Excellent idea and a fun project that I would love to share with my grandchildren Nigel.  We’ve already built an LTD Stirling together and had a great time doing it.  Unfortunately, the Glue-It webpage isn’t loading correctly for me on either your single or V-Twin versions, including the link to the running video of your V-Twin which looks like a really great project.

Additionally, as I’m a complete newbie to electric motors, I have no idea where to start regarding wire gauge, number of turns, length of the bobbin or armature, etc.  Do you have a link to any plans available?  Once I get the general hang of the concept, I’d love to start experimenting on my own.  I’ve already had visions of a hit and miss version circling around in my brain!

Thanks in advance for any help you can provide,
John W


----------



## glue-itcom (Mar 18, 2021)

Just made a video talking around the design of the v-twin, thought it might just be a good way of explaining some of the design


----------



## glue-itcom (Mar 18, 2021)

• **Entries**
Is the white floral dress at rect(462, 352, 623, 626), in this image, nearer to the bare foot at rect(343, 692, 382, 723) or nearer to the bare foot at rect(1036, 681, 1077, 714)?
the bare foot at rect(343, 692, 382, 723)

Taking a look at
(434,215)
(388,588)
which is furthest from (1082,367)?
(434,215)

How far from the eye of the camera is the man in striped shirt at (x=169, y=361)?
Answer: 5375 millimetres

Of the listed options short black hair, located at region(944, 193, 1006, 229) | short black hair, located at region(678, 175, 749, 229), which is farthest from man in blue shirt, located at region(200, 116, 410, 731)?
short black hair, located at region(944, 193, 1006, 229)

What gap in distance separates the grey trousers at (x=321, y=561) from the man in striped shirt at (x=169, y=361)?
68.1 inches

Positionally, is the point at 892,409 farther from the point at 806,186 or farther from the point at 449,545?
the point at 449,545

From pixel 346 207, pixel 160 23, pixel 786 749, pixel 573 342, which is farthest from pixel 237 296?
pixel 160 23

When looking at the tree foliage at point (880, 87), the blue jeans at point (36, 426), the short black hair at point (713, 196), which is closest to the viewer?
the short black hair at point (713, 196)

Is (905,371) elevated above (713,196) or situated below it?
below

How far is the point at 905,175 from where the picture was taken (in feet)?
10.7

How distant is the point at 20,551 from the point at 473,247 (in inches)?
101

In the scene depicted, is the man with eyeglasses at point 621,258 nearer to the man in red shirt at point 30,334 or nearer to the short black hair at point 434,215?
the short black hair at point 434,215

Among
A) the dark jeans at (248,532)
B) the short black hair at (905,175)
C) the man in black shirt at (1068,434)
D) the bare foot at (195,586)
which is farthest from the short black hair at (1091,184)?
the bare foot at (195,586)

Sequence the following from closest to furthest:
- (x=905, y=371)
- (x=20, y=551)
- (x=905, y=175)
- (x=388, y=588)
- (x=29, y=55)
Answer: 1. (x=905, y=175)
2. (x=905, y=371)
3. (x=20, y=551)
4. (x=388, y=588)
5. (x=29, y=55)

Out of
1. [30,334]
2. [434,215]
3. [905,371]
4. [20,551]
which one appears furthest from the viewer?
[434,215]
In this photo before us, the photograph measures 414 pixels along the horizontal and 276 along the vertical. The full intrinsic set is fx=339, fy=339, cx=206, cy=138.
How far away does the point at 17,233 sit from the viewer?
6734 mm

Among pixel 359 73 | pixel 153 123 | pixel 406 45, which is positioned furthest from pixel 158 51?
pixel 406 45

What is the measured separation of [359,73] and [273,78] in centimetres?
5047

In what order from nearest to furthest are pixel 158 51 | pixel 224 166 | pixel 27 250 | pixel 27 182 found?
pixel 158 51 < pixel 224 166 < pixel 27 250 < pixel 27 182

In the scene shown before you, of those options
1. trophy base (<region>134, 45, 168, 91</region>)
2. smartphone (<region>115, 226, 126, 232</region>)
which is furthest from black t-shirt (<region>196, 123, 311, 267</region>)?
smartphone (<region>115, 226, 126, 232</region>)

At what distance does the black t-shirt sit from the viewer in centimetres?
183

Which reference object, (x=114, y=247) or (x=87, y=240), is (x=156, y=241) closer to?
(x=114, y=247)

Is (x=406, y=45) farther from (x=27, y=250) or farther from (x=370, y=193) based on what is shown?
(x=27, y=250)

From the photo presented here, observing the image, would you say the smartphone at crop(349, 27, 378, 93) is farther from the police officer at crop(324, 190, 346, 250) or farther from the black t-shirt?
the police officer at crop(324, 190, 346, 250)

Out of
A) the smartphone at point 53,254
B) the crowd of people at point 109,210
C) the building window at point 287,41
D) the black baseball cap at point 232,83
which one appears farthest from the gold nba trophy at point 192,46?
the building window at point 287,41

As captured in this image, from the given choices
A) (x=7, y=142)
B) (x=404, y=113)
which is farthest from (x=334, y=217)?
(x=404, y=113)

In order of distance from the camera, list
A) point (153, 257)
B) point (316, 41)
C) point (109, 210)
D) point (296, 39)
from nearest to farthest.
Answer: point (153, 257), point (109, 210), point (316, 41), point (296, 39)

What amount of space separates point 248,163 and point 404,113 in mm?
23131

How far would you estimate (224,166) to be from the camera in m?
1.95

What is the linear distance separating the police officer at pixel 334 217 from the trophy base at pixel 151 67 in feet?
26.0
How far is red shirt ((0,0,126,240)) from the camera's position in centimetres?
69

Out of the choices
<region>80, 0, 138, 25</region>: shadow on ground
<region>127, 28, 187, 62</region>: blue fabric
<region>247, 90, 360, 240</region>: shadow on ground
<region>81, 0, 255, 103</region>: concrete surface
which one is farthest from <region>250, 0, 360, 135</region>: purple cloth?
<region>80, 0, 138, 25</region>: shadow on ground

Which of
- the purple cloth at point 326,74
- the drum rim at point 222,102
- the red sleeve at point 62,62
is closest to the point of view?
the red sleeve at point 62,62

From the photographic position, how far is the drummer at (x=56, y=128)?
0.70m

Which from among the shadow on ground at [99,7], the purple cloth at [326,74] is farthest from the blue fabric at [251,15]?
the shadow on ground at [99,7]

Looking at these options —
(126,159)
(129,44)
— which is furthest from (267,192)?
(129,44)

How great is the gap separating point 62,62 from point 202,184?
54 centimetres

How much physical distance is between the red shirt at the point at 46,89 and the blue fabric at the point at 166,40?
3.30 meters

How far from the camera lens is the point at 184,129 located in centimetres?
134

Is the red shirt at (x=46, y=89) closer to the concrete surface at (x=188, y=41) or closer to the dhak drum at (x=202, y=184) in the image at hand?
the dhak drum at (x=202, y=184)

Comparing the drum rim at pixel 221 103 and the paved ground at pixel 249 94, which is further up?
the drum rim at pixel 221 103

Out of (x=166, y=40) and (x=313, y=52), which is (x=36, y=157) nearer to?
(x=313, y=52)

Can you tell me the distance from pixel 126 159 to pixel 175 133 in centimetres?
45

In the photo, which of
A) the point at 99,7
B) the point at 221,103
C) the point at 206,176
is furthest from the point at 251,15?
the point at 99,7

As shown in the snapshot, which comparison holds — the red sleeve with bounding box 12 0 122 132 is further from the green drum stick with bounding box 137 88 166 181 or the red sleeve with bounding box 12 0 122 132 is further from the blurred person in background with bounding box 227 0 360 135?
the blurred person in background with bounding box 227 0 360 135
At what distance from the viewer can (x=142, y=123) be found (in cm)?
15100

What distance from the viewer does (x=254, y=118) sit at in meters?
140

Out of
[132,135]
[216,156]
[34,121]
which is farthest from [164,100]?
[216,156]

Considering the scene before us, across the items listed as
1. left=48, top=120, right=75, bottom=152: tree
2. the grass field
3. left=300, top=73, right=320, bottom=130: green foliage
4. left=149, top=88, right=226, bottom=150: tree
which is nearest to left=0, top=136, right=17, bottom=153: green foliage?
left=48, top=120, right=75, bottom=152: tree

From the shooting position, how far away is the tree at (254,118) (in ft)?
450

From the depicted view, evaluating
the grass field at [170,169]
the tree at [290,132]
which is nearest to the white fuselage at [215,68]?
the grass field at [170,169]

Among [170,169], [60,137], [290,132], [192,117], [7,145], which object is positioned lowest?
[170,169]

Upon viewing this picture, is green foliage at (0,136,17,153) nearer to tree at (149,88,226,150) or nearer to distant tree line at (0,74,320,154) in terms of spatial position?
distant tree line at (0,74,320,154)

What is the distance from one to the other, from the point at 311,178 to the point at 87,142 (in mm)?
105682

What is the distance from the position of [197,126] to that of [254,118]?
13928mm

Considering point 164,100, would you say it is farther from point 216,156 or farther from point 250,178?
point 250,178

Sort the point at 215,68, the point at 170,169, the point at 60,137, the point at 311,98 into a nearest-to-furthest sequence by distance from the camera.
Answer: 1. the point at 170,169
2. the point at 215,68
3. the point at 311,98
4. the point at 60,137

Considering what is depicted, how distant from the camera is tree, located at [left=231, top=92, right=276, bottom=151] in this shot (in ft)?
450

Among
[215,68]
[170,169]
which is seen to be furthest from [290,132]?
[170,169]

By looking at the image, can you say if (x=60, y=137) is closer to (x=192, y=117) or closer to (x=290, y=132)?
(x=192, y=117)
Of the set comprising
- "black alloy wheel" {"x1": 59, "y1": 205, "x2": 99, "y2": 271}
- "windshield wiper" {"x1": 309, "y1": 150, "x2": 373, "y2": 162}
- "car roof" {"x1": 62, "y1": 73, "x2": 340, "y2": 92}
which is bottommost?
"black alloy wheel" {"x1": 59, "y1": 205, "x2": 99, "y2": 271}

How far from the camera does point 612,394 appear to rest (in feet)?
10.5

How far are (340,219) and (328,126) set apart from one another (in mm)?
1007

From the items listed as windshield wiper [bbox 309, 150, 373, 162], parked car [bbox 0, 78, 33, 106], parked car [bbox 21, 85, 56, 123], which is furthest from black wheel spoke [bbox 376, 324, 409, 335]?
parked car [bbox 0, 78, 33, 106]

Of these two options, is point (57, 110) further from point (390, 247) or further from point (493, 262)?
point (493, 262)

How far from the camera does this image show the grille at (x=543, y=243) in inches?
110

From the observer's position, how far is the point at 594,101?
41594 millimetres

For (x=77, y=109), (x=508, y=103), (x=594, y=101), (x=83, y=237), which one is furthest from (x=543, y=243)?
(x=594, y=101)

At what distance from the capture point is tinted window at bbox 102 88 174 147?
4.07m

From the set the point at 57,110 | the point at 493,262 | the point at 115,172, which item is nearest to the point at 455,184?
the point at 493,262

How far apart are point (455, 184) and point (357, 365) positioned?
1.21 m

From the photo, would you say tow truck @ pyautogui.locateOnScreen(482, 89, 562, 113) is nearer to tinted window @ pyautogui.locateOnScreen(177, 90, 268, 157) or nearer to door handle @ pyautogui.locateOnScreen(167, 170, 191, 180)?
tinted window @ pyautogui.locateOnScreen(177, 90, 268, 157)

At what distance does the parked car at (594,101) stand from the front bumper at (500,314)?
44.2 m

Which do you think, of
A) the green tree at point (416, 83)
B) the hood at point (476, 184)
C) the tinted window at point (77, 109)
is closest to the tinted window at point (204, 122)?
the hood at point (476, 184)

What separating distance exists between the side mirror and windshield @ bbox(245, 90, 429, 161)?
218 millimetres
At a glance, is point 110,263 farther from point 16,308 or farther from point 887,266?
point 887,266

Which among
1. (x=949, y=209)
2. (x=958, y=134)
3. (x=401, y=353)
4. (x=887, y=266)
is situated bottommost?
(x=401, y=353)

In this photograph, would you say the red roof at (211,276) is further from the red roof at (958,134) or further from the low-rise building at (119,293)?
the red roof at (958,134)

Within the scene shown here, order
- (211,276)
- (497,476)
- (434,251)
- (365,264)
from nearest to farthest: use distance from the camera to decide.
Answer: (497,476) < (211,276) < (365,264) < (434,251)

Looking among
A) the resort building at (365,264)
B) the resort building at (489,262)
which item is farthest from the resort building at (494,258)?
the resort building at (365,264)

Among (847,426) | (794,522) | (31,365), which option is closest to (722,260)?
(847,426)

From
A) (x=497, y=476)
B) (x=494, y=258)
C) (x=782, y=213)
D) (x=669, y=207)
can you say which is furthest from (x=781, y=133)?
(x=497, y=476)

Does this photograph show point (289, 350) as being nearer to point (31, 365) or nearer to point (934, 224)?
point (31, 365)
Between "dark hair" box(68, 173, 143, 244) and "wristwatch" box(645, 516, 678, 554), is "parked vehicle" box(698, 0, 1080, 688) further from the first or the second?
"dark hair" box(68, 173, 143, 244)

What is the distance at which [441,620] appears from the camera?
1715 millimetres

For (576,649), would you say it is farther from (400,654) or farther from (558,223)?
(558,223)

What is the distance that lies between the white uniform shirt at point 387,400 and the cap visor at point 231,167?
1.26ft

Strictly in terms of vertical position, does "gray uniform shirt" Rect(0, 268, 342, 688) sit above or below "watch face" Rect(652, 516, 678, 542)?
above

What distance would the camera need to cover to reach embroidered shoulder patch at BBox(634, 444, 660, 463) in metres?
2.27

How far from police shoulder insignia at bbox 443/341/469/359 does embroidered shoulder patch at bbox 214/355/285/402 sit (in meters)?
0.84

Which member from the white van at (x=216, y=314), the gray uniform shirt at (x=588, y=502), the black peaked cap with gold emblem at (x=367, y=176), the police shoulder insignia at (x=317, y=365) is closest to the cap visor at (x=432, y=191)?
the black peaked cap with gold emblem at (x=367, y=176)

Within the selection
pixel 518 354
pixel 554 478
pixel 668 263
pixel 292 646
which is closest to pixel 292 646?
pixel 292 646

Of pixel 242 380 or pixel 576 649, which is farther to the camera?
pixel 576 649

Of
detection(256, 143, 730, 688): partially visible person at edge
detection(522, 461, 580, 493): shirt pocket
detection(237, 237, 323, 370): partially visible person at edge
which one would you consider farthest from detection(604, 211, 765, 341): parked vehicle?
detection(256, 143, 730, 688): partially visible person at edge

• **Work to complete**
In the forum thread, list the motor-building details that John W says he has no idea where to start with.

• **Solution to the exercise**
- wire gauge
- number of turns
- length of the bobbin or armature